Information and publication background

For anyone who thinks I sit at home churning out each post to a deadline set by the inexorable march of the calendar, I’m afraid I get the technology to do the dirty work. So far as I can, I write each post in advance of the publication date, well in advance if possible. I set the publication date and time to coincide with the actual event, or the first event if more than a single event is in one post, and let the WordPress software do the rest. I do not make allowances for the differences in time-regimes: broadly-speaking, UK local time in 1940 and 1941 was one hour ahead of GMT for much of the year, with a relatively short period of Double Summer Time in the high summer to help get the harvest in; every bushel of grain grown here was a bushel that didn’t need to be brought from the New World, and every shipload of grain saved could be replaced with war materiel.

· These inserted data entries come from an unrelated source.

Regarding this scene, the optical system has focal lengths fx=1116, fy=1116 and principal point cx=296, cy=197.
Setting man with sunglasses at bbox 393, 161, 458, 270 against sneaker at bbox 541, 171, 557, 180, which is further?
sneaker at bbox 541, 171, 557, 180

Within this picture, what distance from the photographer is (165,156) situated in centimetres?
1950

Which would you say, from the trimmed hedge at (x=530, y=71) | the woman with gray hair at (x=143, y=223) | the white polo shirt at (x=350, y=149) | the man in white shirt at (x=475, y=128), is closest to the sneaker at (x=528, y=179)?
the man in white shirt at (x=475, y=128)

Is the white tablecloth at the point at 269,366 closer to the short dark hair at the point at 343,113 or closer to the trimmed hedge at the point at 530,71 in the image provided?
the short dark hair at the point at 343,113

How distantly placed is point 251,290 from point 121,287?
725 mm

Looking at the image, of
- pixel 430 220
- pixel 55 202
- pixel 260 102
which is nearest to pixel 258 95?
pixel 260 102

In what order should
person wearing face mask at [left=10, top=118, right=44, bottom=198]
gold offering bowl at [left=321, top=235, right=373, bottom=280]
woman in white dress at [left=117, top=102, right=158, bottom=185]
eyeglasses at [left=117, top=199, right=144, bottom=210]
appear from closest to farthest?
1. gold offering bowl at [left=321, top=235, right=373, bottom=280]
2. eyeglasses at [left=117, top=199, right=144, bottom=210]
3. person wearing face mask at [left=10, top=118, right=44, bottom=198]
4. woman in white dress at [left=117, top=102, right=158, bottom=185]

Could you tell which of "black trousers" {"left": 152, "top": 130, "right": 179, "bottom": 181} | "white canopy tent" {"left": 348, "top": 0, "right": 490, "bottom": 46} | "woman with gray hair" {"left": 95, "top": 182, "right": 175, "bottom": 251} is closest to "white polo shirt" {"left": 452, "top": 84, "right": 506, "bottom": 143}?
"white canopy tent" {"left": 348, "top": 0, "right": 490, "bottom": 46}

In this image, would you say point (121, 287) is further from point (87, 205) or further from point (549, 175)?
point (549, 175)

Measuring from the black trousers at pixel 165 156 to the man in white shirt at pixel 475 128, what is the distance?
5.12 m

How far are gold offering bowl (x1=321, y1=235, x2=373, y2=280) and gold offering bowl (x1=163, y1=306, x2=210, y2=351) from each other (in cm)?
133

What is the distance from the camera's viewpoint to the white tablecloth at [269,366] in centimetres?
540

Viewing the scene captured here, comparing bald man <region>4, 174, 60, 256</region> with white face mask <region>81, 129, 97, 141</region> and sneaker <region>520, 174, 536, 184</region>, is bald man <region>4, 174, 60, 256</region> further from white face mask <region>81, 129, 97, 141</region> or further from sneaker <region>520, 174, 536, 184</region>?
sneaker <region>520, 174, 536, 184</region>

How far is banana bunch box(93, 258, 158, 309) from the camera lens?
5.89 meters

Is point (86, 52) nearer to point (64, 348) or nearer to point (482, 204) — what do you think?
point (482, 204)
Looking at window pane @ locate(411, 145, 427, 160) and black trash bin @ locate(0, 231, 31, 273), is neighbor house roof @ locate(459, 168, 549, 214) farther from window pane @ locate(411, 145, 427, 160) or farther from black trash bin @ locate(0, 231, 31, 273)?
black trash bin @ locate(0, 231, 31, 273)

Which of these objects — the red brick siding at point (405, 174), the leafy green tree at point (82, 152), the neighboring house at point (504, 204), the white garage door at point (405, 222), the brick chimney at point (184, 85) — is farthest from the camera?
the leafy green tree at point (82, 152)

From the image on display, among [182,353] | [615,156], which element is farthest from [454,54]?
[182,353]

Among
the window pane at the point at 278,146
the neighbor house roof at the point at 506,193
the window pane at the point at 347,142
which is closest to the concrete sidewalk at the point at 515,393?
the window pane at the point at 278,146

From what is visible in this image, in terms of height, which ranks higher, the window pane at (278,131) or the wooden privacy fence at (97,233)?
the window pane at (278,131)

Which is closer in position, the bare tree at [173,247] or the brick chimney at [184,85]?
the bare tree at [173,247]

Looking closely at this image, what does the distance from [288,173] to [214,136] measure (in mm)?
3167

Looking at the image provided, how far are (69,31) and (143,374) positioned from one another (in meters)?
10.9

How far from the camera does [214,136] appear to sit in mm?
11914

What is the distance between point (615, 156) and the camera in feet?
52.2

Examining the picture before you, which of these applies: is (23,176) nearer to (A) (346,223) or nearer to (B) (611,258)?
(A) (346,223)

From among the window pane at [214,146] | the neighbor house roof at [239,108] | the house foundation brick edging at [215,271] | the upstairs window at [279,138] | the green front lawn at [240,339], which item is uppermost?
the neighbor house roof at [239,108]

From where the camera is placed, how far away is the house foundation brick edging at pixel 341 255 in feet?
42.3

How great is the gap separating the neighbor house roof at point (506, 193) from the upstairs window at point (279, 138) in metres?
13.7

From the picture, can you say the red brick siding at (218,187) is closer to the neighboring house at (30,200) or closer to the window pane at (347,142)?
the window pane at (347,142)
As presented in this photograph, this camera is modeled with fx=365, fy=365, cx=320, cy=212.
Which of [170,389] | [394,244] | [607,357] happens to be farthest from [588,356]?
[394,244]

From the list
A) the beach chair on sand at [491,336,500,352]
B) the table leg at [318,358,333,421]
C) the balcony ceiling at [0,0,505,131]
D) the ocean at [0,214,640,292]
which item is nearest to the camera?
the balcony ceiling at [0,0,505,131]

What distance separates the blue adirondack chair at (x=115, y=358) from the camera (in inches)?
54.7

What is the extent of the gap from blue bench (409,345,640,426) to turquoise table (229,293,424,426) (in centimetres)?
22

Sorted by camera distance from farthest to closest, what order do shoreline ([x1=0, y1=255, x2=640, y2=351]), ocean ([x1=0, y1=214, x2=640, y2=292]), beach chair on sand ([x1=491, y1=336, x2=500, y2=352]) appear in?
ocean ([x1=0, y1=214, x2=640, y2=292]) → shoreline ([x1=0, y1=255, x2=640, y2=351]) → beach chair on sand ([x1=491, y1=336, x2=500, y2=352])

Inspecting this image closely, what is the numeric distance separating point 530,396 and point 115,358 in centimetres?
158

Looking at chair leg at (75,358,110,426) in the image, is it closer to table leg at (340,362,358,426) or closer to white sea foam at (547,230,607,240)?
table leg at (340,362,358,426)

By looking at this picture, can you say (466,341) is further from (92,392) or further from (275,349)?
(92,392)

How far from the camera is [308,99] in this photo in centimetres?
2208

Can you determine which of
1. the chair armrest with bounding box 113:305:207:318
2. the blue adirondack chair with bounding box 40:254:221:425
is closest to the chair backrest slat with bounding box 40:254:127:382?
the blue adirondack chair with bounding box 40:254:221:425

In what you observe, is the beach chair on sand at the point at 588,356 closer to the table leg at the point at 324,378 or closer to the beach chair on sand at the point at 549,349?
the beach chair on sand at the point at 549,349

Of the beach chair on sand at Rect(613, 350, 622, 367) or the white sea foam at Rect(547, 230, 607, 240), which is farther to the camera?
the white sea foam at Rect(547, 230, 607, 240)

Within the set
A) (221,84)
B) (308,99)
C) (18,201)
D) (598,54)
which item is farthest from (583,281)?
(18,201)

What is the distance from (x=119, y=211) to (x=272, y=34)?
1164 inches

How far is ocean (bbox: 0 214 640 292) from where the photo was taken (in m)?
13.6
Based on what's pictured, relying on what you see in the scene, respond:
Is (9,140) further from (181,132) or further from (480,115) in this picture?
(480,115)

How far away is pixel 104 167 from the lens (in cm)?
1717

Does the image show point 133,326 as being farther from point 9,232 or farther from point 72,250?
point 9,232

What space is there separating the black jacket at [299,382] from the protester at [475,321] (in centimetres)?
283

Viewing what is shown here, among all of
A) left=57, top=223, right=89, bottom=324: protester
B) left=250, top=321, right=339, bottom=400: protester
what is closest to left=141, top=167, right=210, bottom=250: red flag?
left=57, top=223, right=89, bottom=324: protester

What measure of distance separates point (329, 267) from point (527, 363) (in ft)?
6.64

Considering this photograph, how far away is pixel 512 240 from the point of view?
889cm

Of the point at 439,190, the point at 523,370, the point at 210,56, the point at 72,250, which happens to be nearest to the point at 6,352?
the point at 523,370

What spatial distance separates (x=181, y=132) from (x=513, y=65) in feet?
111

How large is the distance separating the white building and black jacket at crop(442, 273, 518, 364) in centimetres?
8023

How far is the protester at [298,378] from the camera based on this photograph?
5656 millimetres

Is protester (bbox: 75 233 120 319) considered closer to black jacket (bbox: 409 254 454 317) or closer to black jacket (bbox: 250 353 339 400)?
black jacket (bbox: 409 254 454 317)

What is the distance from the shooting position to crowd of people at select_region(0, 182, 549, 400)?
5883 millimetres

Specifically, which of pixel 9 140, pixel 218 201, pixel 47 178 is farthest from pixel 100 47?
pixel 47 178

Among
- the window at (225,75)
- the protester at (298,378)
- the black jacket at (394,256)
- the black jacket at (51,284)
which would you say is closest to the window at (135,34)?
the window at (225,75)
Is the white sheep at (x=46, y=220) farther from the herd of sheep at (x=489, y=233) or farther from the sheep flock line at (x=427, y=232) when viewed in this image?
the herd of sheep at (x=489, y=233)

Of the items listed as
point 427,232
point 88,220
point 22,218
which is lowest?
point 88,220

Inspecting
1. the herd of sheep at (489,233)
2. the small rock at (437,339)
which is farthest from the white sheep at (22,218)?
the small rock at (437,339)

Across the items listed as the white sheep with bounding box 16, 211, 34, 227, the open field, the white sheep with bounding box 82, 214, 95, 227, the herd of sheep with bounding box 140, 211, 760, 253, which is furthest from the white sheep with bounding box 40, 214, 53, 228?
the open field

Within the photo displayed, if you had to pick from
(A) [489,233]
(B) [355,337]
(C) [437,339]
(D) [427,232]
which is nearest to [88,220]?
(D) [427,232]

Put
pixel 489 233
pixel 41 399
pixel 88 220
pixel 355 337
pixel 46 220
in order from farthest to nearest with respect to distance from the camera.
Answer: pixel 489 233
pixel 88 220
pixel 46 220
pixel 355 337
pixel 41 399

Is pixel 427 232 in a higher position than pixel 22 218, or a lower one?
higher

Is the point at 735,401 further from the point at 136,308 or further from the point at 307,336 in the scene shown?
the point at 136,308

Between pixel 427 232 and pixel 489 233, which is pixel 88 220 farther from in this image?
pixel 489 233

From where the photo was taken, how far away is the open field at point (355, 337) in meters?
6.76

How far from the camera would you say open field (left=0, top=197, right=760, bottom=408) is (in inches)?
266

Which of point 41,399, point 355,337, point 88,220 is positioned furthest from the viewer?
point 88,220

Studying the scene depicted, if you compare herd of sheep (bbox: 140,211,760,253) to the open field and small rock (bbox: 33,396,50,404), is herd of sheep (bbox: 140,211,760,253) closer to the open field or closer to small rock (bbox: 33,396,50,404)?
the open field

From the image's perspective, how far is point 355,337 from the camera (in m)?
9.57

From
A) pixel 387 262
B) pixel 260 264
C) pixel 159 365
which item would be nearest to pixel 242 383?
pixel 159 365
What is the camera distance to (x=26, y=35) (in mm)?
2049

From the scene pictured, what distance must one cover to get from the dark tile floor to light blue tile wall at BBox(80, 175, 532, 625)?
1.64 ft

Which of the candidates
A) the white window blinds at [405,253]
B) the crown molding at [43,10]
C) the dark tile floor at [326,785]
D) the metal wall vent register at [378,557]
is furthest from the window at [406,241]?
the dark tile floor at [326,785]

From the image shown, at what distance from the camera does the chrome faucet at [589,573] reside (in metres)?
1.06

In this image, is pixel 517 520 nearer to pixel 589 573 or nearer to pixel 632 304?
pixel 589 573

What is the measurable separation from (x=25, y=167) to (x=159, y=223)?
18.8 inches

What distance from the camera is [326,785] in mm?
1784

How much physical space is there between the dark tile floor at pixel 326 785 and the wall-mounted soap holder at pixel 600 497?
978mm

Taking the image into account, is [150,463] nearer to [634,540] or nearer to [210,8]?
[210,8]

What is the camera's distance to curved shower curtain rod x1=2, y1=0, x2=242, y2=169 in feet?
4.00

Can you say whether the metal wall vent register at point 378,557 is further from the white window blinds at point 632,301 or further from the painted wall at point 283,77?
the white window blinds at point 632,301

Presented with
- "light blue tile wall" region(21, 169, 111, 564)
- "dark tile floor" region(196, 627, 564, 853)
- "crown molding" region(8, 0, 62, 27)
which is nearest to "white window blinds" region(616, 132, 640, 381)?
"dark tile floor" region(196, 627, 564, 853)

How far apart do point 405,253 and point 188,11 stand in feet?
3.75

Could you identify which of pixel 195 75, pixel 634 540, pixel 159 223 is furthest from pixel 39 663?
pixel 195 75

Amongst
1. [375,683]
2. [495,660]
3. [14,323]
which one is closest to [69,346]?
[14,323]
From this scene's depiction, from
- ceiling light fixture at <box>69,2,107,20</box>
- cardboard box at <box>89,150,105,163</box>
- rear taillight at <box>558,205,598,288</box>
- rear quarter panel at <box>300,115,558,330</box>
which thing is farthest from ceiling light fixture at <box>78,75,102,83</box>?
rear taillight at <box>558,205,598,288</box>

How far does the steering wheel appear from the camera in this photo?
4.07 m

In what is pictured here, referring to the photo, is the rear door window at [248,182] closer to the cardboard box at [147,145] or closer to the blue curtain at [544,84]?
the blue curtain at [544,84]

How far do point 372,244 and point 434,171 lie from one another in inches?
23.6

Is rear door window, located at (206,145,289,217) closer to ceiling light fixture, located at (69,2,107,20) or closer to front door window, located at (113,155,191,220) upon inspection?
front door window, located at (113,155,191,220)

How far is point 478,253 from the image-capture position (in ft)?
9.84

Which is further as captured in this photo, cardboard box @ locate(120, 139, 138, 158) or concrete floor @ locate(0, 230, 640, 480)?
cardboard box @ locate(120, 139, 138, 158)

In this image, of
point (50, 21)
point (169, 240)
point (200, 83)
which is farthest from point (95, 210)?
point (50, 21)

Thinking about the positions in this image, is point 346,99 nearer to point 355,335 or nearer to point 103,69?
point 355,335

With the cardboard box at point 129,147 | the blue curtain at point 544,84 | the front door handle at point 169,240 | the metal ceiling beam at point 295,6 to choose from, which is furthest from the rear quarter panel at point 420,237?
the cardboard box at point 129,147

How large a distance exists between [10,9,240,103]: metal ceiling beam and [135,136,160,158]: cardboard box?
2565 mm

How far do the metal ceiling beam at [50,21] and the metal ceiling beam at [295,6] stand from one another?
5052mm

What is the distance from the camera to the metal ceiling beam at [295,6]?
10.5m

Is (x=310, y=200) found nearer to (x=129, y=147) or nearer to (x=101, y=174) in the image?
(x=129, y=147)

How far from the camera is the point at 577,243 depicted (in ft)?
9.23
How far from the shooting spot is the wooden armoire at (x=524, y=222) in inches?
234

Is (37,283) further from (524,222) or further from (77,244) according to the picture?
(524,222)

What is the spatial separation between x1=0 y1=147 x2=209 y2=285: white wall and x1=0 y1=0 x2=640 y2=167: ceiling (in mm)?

While I say in my introduction that every post is published on the anniversary of the date and time of the original, this is true as far as ‘future’ events are concerned. I will not publish a post in advance of the event anniversary. But I may backfill the story, providing greater breadth rather than depth. Aside from everything else, new facts have a habit of emerging unexpectedly. The software allows me to add these items after the event, but with a publication date that matches the original event rather than the add-in-date.

I also have to apologise for my inability to change the publication date from the 2015-2017 anniversaries. In order to be able to pre-load events I have to stick to the modern calendar. Once the sequence is complete, however, I can set each date to the 1940s, as the relative dates and times will preserve the sequence. That is, until 2020 when I will run the sequence again for the 80th anniversaries. You have been warned!